The late great preacher, Graham Scroggie once stated that ministry begins with “wet eyes, a broken heart and bent knees.” He was referencing Psalm 51: 17, where King David outlines his need to be restored over his great sin with Bathsheba. “The sacrifices of God are a broken spirit; a broken and contrite heart, O God, you will not despise.” David was broken over the condition of his own heart. From that acknowledgement, his spirit was broken. Some may say, he was crushed by what he learned about himself. The result of this is that God will not leave him undone. He will not despise and turn away from David’s greatest need; restoration.  It may be an interesting study to note the correlation in Matthew 5:3, where Jesus says: “Blessed are the poor in spirit, for theirs is the kingdom of God.” The main point here is we must have a broken heart for the condition of man’s heart. This is where the calling begins.


The word calling is mentioned some 594 times in the Bible in different variations. In all accounts, its meaning is rooted in the idea of an invitation. In the New Testament, it is mostly inferred to be a divine invitation, something to embrace that is of the kingdom of God and not the view of humanity.  If I may even suggest, a vocational divine invitation. This again is seen in Jesus in Mark 6:34, where he saw the multitude and the need for a shepherd. He took it upon himself to vocationally do something about it. He taught them, shepherded them, and fed them eternal truths to connect with God the Father.

In your congregation, your Bible Study, Sunday School class, home fellowship, family or workplace, can you see that many are in great need of eternal truths, encouragement, prayer, and hope? Pastor, teacher, layman; we are called.  If you can’t see that, then remove yourself immediately from the ministry. Immediately and go find something else to do, because it just may be that you are in it for yourself and not because you are called.

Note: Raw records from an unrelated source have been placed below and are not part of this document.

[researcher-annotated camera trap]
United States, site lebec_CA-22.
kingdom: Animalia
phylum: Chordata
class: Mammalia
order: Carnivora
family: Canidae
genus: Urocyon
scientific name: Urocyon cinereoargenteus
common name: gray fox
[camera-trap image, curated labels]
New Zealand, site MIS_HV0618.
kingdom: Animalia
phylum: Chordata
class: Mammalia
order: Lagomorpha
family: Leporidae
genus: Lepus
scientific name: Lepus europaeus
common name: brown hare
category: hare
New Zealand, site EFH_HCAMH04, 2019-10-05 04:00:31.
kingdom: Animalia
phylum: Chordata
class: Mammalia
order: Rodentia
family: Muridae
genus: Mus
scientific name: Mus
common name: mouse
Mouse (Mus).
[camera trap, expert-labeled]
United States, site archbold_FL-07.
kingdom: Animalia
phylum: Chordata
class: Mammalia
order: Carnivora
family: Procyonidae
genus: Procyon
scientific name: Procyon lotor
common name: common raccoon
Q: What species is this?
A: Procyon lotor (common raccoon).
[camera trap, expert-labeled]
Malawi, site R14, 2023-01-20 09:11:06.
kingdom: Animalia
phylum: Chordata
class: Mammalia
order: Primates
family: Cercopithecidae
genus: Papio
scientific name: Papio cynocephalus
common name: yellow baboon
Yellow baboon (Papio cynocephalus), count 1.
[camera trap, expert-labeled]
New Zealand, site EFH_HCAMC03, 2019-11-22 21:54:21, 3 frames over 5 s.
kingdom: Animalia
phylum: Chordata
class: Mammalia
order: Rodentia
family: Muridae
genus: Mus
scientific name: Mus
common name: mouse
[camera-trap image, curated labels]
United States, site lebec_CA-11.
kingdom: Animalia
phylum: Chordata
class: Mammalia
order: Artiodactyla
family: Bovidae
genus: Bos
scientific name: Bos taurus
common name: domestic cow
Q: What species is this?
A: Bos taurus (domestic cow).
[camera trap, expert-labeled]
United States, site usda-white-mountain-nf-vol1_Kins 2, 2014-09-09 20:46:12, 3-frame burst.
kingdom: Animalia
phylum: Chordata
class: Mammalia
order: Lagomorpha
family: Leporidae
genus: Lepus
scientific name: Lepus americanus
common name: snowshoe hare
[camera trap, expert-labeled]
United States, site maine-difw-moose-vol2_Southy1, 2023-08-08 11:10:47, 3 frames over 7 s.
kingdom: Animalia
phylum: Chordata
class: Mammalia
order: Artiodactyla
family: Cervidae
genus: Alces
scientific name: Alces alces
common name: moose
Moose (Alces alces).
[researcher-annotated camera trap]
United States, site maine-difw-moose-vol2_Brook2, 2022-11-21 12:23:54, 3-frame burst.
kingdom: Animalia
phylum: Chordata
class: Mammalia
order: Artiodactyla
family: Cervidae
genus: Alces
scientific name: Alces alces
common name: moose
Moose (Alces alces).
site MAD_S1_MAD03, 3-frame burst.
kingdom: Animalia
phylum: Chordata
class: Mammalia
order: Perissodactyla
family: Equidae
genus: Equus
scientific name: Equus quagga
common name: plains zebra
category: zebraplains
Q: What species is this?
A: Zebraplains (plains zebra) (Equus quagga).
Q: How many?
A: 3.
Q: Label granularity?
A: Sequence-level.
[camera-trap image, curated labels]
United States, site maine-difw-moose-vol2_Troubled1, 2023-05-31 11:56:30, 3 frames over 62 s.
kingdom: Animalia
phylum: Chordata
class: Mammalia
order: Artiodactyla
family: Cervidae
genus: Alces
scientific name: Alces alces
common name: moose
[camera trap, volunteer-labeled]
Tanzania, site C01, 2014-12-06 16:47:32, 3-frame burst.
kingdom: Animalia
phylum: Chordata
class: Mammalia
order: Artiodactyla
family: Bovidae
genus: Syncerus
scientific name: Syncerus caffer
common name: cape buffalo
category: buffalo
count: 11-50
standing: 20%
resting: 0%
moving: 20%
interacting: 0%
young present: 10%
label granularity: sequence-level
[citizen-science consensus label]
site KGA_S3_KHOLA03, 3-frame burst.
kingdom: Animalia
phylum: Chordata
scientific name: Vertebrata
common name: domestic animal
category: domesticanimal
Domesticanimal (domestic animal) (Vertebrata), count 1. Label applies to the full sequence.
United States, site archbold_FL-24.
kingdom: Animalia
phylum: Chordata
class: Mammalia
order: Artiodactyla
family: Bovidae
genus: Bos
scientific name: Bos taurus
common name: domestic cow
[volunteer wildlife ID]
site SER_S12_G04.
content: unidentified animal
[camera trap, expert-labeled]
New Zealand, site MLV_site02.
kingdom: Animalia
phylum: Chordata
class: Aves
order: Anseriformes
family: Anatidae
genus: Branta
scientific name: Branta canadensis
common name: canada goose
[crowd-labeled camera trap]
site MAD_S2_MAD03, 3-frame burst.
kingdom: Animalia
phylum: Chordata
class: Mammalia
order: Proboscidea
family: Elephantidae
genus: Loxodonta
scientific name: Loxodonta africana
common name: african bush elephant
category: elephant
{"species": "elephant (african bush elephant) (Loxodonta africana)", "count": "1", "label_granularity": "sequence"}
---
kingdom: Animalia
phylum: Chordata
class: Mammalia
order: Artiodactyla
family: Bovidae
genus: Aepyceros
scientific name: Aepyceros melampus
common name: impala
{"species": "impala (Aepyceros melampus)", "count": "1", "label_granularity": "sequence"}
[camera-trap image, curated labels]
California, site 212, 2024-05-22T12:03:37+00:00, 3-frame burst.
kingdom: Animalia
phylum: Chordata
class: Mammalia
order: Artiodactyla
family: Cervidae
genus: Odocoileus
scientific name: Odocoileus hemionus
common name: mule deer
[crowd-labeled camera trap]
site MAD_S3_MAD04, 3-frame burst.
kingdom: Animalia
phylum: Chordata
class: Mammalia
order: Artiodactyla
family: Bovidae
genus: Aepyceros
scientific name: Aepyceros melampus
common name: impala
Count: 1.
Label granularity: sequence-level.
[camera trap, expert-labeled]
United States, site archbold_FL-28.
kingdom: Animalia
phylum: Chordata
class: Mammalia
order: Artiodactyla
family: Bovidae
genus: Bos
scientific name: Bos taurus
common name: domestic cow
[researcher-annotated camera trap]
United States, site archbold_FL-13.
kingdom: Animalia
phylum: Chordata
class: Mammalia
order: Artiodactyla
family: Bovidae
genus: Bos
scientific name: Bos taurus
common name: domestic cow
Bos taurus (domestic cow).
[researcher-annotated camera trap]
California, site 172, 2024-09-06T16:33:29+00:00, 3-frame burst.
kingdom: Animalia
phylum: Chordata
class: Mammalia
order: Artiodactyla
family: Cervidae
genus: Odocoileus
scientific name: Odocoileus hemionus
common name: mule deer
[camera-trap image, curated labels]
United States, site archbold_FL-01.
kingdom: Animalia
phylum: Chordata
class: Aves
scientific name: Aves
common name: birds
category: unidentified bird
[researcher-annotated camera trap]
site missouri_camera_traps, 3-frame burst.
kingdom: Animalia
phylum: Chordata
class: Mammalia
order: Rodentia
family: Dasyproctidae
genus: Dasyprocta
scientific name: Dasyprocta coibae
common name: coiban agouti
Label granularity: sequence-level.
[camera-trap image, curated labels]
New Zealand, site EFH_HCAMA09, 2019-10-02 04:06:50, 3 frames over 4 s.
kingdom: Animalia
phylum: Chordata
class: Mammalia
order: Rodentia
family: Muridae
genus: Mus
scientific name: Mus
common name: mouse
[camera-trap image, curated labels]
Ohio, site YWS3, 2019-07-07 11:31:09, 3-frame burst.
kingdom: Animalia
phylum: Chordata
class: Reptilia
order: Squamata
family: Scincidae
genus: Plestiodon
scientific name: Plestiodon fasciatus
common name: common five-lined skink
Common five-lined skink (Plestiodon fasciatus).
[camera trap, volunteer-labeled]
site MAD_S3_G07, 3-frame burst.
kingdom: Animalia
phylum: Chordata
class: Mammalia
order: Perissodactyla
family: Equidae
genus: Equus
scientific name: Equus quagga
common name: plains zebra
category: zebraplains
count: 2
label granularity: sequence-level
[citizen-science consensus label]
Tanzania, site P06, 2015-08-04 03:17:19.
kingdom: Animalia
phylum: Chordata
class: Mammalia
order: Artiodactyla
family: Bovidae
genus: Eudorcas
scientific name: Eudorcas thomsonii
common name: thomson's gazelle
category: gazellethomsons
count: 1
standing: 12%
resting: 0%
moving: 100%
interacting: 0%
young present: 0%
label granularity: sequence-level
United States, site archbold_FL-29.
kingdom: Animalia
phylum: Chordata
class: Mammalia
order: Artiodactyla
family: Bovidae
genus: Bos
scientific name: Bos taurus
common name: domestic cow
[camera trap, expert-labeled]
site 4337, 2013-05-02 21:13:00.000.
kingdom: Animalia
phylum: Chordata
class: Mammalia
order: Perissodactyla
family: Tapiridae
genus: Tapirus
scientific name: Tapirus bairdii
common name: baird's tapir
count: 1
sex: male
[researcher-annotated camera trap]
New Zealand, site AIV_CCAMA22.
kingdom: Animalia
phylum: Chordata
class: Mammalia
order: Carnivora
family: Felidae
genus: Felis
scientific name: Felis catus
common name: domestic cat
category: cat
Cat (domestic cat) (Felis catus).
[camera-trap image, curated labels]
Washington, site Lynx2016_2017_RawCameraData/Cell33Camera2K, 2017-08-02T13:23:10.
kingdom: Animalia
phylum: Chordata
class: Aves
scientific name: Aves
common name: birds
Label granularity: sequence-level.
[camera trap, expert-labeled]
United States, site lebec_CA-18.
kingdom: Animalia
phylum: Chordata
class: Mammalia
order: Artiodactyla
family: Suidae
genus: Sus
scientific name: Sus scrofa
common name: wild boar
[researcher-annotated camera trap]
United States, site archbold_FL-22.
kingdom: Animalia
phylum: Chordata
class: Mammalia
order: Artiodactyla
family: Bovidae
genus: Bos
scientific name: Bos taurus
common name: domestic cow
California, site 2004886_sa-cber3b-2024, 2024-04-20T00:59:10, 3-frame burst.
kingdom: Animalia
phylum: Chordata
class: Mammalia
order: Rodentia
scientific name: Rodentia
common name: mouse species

This word in the Greek is Merimna and is often used in the form of worry/anxious, yet its root meaning is to be thoughtful. In 1 Peter 5:7, Peter teaches us “to cast our cares (anxieties) upon Him, for He cares (He is thoughtful or mindful) for you.” If we are to be God’s hands and feet, if we are to be called, we must be mindful of God’s people; thoughtful toward them.  A great read on this thought can be seen in the book of Hosea which is a type of Christ and His heart for the Church.

I think of other prophets and missionaries that have gone out because they are called. In the Old Testament, many prophets had no success ministering to God’s people. Jeremiah had not one convert and no one listened to him for 40 years.  Forty Years! Think about the other prophets that were stoned, and others were sent off to even greater tragic tasks that were outside their first callings, like Jonah. Some of our own contemporaries like Amy Carmichael, a missionary to India who stayed true to her calling to minister even through harsh environments. Or Mother Teresa who sacrificed great personal comforts to be used by God in her calling

I am also reminded that some of our own missionaries with Heart for Lebanon, like Camille and Hoda Melki, or Bashir and Milad, as well as 55 other workers in the field have been faithful to the call to care for the people that God has put in front of them. This, they do, in the midst of a collapsing economy, corrupted government, and with little resources.


I am reminded that Job was tempted to curse God for his calling, even though he went through great stresses in his life. Satan had come to God and dared Him to touch Job in his flesh, tempting him against his calling to follow God with faithfulness and believed he would curse God to His face.  Job 2:3-6. This is what Satan often does.  Tempt us to curse God, because of the weight of the ministry He has given us. Let us not curse Him, let us be thankful that He would find us faithful to serve His people, regardless of what calamity that we are faced with. Its His ministry, His people, His vision to restore, we are but the instruments that are called to care.